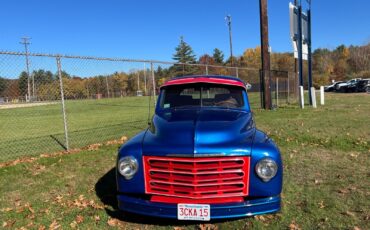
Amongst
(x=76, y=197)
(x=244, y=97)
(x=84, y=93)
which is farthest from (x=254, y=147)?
(x=84, y=93)

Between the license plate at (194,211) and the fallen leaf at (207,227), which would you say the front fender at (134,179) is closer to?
the license plate at (194,211)

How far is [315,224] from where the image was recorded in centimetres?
441

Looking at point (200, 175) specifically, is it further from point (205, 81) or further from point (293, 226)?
point (205, 81)

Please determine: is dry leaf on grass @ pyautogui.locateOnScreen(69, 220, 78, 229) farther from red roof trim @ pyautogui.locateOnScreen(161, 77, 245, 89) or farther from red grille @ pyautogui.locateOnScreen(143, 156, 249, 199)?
red roof trim @ pyautogui.locateOnScreen(161, 77, 245, 89)

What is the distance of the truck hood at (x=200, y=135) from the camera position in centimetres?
400

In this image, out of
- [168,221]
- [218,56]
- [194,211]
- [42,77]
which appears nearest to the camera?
[194,211]

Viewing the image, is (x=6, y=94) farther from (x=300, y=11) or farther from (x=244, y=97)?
(x=300, y=11)

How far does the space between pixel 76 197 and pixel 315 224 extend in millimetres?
3471

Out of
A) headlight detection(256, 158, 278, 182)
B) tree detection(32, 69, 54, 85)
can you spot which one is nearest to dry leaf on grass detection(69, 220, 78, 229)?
headlight detection(256, 158, 278, 182)

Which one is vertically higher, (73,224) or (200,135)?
(200,135)

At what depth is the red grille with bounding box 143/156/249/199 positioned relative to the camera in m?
3.97

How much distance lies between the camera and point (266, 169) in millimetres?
4043

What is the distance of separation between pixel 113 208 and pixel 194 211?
65.6 inches

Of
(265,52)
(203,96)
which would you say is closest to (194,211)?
(203,96)
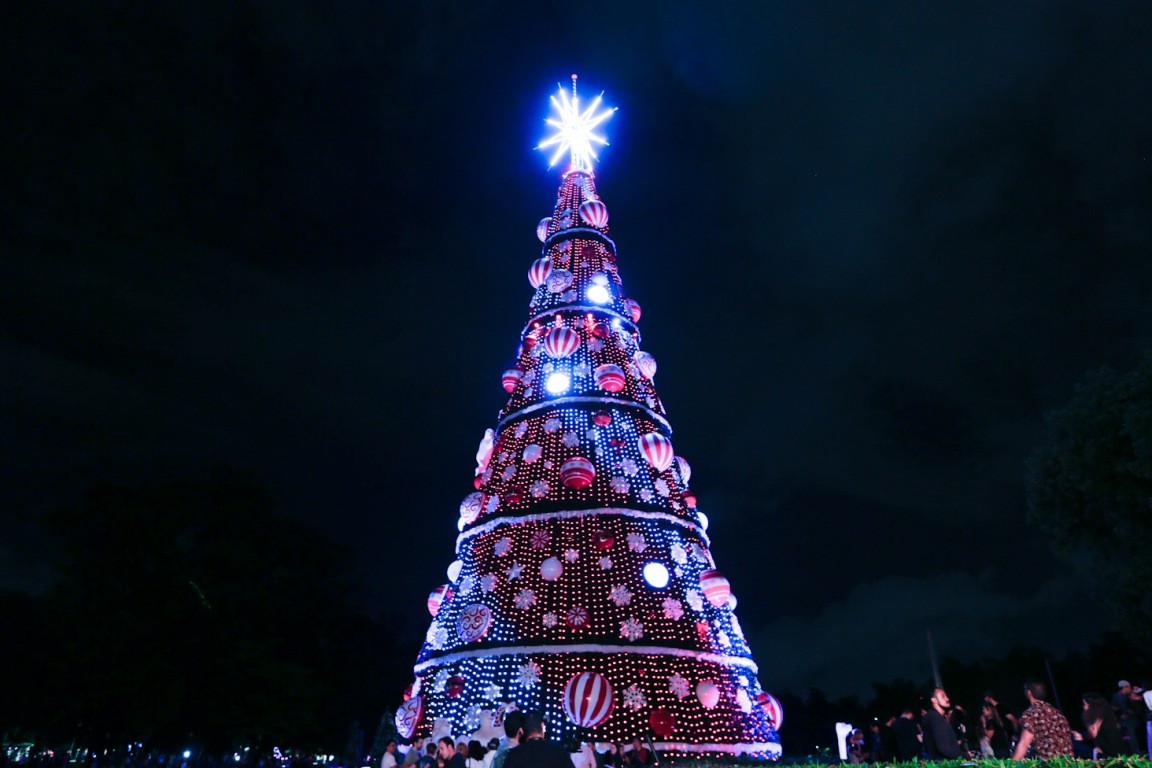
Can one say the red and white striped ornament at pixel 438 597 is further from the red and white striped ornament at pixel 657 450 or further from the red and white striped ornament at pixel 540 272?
the red and white striped ornament at pixel 540 272

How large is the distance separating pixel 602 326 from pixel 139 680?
1637 cm

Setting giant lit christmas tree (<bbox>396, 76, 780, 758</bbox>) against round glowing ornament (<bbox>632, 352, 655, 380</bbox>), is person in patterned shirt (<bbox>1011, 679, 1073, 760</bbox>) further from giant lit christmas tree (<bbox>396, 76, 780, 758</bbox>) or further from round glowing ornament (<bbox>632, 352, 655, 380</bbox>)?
round glowing ornament (<bbox>632, 352, 655, 380</bbox>)

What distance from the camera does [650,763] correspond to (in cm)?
1107

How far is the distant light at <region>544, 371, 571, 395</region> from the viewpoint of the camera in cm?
1625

_ _ _ _

■ Your task
Give back all of the material above word for word, but leave out the pictures.

■ Complete output
Amongst
(x=76, y=197)
(x=244, y=97)
(x=84, y=93)
which is farthest from (x=254, y=147)?
(x=84, y=93)

Between the license plate at (194,211) and the fallen leaf at (207,227), which would you say the front fender at (134,179) is closer to?
the license plate at (194,211)

How far is [315,224] from where the image was recorded in centimetres?
441

Looking at point (200, 175) specifically, is it further from point (205, 81) or further from point (293, 226)?
point (205, 81)

Please determine: is dry leaf on grass @ pyautogui.locateOnScreen(69, 220, 78, 229) farther from red roof trim @ pyautogui.locateOnScreen(161, 77, 245, 89) or farther from red grille @ pyautogui.locateOnScreen(143, 156, 249, 199)?
red roof trim @ pyautogui.locateOnScreen(161, 77, 245, 89)

What is the distance of the truck hood at (x=200, y=135) from the camera position in centimetres?
400

In this image, out of
- [168,221]
- [218,56]
- [194,211]
- [42,77]
which appears nearest to the camera?
[194,211]

Viewing the image, is (x=6, y=94) farther from (x=300, y=11) or farther from (x=244, y=97)?
(x=300, y=11)

How far does the space between pixel 76 197 and pixel 315 224 extend in millimetres?
3471

Out of
A) headlight detection(256, 158, 278, 182)
B) tree detection(32, 69, 54, 85)
can you spot which one is nearest to dry leaf on grass detection(69, 220, 78, 229)?
headlight detection(256, 158, 278, 182)

Which one is vertically higher, (73,224) or (200,135)?
(200,135)

At what depth is the red grille with bounding box 143/156/249/199 positioned relative to the camera in m?
3.97

How much distance lies between the camera and point (266, 169) in millimetres?
4043

What is the distance of separation between pixel 113 208 and pixel 194 211?
65.6 inches

Of
(265,52)
(203,96)
which would you say is closest to (194,211)?
(203,96)
Can one say the red and white striped ornament at pixel 438 597 is further from the red and white striped ornament at pixel 657 450 or further from the red and white striped ornament at pixel 540 272?
the red and white striped ornament at pixel 540 272

How large is the distance separating pixel 602 326 from pixel 139 680?
1637 cm

Setting giant lit christmas tree (<bbox>396, 76, 780, 758</bbox>) against round glowing ornament (<bbox>632, 352, 655, 380</bbox>), is person in patterned shirt (<bbox>1011, 679, 1073, 760</bbox>) further from giant lit christmas tree (<bbox>396, 76, 780, 758</bbox>) or further from round glowing ornament (<bbox>632, 352, 655, 380</bbox>)?
round glowing ornament (<bbox>632, 352, 655, 380</bbox>)

What distance from the camera does [650,763] correspond to (in cm)?
1107

How far is the distant light at <region>544, 371, 571, 395</region> from the viewpoint of the camera in cm?
1625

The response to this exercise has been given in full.